Отрывок:
****************************************
Художники тоже пользовались антропоморфными женскими образами Великобритании и ее мятежных североамериканских колоний в таких картинах, как «Женский поединок» (1776), для изображения соперничающих представлений о свободе (рис. 5). Как и колонисты, британцы часто изображали Америку в виде коренной американки, но делали они это с целью отвергнуть притязания колонистов на «естественное право» на свободу. В «Женском поединке» облаченная по-королевски неоклассическая Британия предупреждает свое бунтующее колониальное потомство: «Я заставлю тебя покориться, мятежная шлюха!» Америка, изображенная в виде полуголой коренной американки, нападает на свою «мать» с криком: «Свобода, свобода навсегда, мать, пока я существую!» Щит Америки опирается на цветущее древо свободы и увенчан фригийским колпаком, в то время как щит Британии с девизом «за покорность» опирается на чахнущее дерево и символизирует больную империю. Поверхностное наблюдение наводит на мысль, будто художник поддерживал борьбу колонистов за независимость. Но, изобразив Британию оскорбляющей Америку как «мятежную шлюху», художник уравнял распущенность с бунтарством, подразумевая, что американские колонисты не могут претендовать на подлинную свободу, поскольку их действия незаконны и аморальны [Rauser 1998]. Таким образом, художник провозгласил верховенство британского закона и покорность Америки как необходимое условие для здоровой «свободы» Британской империи и пристыдил колонистов, представив их обвинения в имперской тирании и порабощении как несправедливые жалобы непослушного и распущенного ребенка, настроенного на саботаж здорового духа империи.
****************************************
Записи набора данных:

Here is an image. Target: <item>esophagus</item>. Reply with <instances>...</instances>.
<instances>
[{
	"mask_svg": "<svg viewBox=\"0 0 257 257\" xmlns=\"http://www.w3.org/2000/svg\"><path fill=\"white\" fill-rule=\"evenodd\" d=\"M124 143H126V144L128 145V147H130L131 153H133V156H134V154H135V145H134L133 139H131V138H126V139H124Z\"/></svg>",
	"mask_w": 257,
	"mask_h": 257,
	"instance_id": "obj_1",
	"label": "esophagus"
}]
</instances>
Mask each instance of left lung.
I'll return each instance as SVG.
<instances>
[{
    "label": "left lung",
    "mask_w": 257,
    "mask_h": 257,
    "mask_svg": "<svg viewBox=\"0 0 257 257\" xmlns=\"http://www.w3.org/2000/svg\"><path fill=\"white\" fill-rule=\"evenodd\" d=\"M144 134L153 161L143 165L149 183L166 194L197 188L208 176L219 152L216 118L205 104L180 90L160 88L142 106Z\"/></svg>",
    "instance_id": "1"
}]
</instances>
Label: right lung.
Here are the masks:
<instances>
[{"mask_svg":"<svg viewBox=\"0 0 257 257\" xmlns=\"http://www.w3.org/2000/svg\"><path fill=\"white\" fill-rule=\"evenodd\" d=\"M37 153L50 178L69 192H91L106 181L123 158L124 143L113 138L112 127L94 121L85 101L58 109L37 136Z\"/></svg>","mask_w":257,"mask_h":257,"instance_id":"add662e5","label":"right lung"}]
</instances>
****************************************
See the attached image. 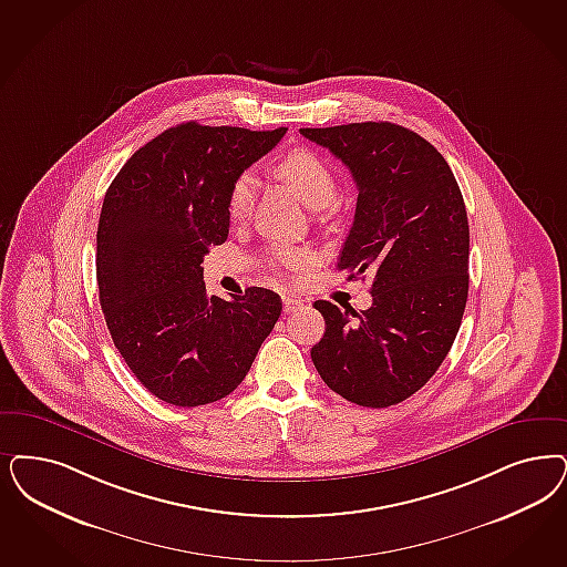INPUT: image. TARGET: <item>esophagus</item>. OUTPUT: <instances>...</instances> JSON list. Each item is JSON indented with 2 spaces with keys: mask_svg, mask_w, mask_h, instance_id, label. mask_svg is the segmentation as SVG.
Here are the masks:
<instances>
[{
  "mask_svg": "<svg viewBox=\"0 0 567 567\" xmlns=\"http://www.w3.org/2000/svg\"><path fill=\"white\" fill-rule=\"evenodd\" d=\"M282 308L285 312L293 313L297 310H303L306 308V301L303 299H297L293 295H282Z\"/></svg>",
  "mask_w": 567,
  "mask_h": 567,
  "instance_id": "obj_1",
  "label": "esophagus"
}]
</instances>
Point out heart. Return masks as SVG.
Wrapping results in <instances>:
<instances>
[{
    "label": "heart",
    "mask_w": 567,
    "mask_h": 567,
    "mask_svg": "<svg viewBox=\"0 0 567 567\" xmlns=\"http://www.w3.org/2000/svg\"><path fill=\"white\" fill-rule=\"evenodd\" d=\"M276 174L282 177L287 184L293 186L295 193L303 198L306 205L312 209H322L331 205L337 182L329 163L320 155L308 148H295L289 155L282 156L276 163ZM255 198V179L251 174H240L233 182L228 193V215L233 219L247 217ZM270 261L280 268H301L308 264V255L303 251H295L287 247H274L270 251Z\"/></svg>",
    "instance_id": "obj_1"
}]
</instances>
****************************************
Что нужно сделать:
1. Перескажите отрывок в двух предложениях.
2. Соберите все строки листинга, в которых встречается слово «right», с учетом регистра букв.

Ответы по заданиям:
1. В картине «Женский поединок» (1776) облаченная по-королевски Британия грозит заставить покориться Америку, изображенную полуголой коренной американкой, которая нападает на свою «мать» с криком о свободе. Хотя на первый взгляд кажется, что художник поддерживал колонистов, назвав Америку «мятежной шлюхой», он уравнял распущенность с бунтарством и представил покорность Америки британскому закону необходимым условием здоровой «свободы» империи.

2.
Label: right lung.
[{"mask_svg":"<svg viewBox=\"0 0 257 257\" xmlns=\"http://www.w3.org/2000/svg\"><path fill=\"white\" fill-rule=\"evenodd\" d=\"M37 153L50 178L69 192H91L106 181L123 158L124 143L113 138L112 127L94 121L85 101L58 109L37 136Z\"/></svg>","mask_w":257,"mask_h":257,"instance_id":"add662e5","label":"right lung"}]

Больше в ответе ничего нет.